EXTRACTED TEXT:
··········

Recently a Boston hospital was cited for “hours violations” by the Accreditation Committee for Graduate Medical Education (one of 227 violators this year), and was told it would jeopardize its accreditation as a surgery training program if it did not correct the problems — which it acknowledged “is not easy.” After the Libby Zion case in New York City, when a young woman died as a result of resident fatigue in 1984, an 80-hour-week limit was placed on doctors in training.

Why isn’t it easy to enforce?

Thirty years ago, I was a medical intern at a Boston hospital. In my novel “The House of God,” I describe how doctor fatigue often harms the patient. The Zion reforms are in the best interests of both.

There have been reports of frequent violations of time restrictions, residents working more than 80 hours a week, or being off duty for less than the specified 10 hours at a time. While this may seem masochistic, doctors justify it by the necessity of “continuity of care” of patients and being on call long enough to “see a large variety of cases.” Unstated is the need to join the long, mythic tradition of doctors who, with a little superhuman effort, rescue the sick and dying.

··········

WORK TO COMPLETE:
1. In the essay on doctors' work hours, swap "residents" for "trainees" and rewrite the passage from "Thirty years ago, I" to "sick and dying.".
2. According to the essay on doctors' work hours, what weekly limit was placed on doctors in training after the Libby Zion case?
3. Write the next part of the essay on doctors' work hours.

SOURCE DATA:
··········

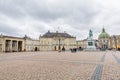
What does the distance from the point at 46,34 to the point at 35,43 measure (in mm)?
11254

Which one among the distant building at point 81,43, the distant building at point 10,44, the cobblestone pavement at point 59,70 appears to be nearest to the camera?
the cobblestone pavement at point 59,70

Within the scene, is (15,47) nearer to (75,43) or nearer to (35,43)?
(35,43)

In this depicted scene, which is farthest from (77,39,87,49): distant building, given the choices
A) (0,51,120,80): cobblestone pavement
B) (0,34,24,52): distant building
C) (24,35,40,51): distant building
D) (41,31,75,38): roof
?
(0,51,120,80): cobblestone pavement

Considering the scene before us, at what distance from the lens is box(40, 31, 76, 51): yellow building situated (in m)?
117

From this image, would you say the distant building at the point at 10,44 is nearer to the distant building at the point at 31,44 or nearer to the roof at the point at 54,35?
the distant building at the point at 31,44

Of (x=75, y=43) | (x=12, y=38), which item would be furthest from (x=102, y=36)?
(x=12, y=38)

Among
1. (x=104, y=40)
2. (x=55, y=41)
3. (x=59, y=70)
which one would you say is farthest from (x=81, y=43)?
(x=59, y=70)

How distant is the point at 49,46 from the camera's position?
4678 inches

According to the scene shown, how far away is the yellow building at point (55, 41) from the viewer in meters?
117

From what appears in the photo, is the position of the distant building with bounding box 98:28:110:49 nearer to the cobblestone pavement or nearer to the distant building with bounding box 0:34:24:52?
the distant building with bounding box 0:34:24:52

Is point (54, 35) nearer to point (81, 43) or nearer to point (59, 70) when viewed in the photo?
point (81, 43)

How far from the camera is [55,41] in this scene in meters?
118

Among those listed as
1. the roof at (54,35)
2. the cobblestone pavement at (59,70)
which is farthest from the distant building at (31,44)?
the cobblestone pavement at (59,70)

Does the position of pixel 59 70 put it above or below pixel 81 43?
below
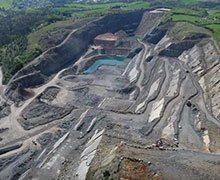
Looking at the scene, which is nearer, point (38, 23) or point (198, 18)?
point (198, 18)

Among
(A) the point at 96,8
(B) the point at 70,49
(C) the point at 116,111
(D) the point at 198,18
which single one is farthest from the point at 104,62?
(A) the point at 96,8

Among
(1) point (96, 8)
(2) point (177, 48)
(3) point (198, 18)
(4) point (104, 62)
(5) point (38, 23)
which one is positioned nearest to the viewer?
(2) point (177, 48)

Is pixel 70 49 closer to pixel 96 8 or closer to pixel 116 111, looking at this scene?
pixel 116 111

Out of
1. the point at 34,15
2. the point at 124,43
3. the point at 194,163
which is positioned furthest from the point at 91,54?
the point at 194,163

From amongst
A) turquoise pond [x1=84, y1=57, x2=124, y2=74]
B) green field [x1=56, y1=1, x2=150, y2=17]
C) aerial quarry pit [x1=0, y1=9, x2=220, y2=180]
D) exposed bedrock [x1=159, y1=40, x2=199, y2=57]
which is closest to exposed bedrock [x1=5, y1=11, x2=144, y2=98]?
aerial quarry pit [x1=0, y1=9, x2=220, y2=180]

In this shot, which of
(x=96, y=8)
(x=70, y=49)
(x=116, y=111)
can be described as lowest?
(x=96, y=8)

··········

LIST OF ANSWERS:
1.
Thirty years ago, I was a medical intern at a Boston hospital. In my novel “The House of God,” I describe how doctor fatigue often harms the patient. The Zion reforms are in the best interests of both.

There have been reports of frequent violations of time restrictions, trainees working more than 80 hours a week, or being off duty for less than the specified 10 hours at a time. While this may seem masochistic, doctors justify it by the necessity of “continuity of care” of patients and being on call long enough to “see a large variety of cases.” Unstated is the need to join the long, mythic tradition of doctors who, with a little superhuman effort, rescue the sick and dying.

2. An 80-hour-week limit.

3.
Surgeons have a special place in the pantheon of medicine. With astonishing skills, determination, and judgment — and, yes, valor, for they will sometimes endanger their own lives to save others, as in a blood-spattering gunshot surgery on an AIDS patient — they actually reach into the body and heal. The valor sometimes gets out of hand.

Surgical programs are still heavily male, and the macho image still rules, colored by aphorism: “the only problem with being on call every other night is that you only get to handle half the patients,” or “the only way to heal is with cold steel,” or “a chance to cut is a chance to cure,” or even, when things go wrong, “you can’t become a good doctor without killing a few patients.”

In terms of valor and hours worked, these brave residents have a point, wanting to do more surgery and post-op follow-up rather than stop at a specific time. It gets hard to stay away from the hospital for 10 hours at a stretch. But anyone who has done it knows the debilitating effect on both doctors and their loved ones of working in a hospital for 36 hours, getting six hours sleep, and going back in for another 36 — every other night on call.

In addition to valor, the issue is fear — a word surgeons might deny. The source of fear is not personal, but fear instilled by the system. An unspoken reason that residents secretly work over the legal limit is that, in the pecking order of the wards, they fear the implicit power of the hospital hierarchy, the attitude of “we had to go through hell, and so do you.”

Oversight of limits is difficult, and in that vacuum the fear of not being tough enough, skillful enough, or resourceful enough to stay up (sometimes aided by drugs) can affect behavior.

When a senior doctor at the top of the surgical pyramid gives the impression that the limits on hours are not all that useful at the moment a horrific new case comes in, the fear of standing up against that pressure is almost palpable. In a power-over system, there’s always someone with more power than you.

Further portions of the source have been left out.